Items from a data source:
- - -

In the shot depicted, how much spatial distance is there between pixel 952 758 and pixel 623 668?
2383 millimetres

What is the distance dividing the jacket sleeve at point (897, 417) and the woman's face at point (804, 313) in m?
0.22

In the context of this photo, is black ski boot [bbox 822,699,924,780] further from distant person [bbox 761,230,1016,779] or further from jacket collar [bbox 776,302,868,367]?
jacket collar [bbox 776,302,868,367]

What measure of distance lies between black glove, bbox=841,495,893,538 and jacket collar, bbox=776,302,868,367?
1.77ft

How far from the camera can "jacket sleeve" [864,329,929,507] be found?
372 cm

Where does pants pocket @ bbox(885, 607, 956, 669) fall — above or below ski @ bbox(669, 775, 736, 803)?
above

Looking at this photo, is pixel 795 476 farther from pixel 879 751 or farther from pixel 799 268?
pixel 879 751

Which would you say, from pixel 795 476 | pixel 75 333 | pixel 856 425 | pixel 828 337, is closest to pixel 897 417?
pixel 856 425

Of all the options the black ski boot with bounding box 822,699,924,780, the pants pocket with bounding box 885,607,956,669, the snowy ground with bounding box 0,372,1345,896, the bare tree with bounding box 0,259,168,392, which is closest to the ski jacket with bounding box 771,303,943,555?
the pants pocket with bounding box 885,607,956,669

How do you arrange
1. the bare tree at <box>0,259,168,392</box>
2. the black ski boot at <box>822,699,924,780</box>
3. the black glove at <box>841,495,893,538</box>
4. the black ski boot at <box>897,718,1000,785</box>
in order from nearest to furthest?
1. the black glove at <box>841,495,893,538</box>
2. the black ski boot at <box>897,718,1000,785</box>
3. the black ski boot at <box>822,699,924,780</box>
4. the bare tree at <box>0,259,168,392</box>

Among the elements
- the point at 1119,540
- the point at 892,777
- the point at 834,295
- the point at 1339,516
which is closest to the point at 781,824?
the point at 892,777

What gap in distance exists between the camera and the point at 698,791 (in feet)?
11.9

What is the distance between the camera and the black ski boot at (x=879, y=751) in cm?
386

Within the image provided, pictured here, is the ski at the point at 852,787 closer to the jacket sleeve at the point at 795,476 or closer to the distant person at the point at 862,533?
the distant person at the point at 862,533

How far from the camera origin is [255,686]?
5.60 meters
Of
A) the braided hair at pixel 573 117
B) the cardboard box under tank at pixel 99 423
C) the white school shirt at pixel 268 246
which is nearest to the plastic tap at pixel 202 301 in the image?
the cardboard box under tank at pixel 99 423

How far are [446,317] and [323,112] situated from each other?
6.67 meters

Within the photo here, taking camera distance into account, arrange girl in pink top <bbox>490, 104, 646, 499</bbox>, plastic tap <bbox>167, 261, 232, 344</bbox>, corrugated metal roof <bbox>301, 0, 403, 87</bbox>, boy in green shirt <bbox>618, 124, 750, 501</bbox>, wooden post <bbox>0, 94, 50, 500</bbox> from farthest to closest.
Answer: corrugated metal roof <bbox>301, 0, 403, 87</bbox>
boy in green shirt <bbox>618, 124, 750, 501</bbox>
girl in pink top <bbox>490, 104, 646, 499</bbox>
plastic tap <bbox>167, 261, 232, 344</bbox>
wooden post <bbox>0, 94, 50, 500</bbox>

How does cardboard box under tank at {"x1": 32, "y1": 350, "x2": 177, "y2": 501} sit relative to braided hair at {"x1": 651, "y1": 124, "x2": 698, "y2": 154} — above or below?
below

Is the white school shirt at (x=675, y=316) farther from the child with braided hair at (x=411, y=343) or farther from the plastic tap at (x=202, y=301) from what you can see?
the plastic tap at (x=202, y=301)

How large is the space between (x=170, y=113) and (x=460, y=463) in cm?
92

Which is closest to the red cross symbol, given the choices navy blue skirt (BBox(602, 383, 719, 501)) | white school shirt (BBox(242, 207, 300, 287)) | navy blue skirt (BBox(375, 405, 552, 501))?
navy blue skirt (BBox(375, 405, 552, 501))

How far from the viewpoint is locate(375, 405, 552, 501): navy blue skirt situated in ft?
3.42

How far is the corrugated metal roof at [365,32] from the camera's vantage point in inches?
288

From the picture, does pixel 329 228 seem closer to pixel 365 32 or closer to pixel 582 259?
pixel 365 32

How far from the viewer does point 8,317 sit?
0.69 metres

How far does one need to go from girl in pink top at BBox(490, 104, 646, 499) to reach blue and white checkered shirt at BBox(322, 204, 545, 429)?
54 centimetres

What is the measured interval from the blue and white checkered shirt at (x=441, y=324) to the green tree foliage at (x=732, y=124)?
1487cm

- - -

* Exercise goal *
Could you copy out, word for word, everything in the material from the line containing "How far does" down to the line containing "54 centimetres", both of those lines included?

* Reply *
How far does one need to go from girl in pink top at BBox(490, 104, 646, 499) to reach blue and white checkered shirt at BBox(322, 204, 545, 429)?
54 centimetres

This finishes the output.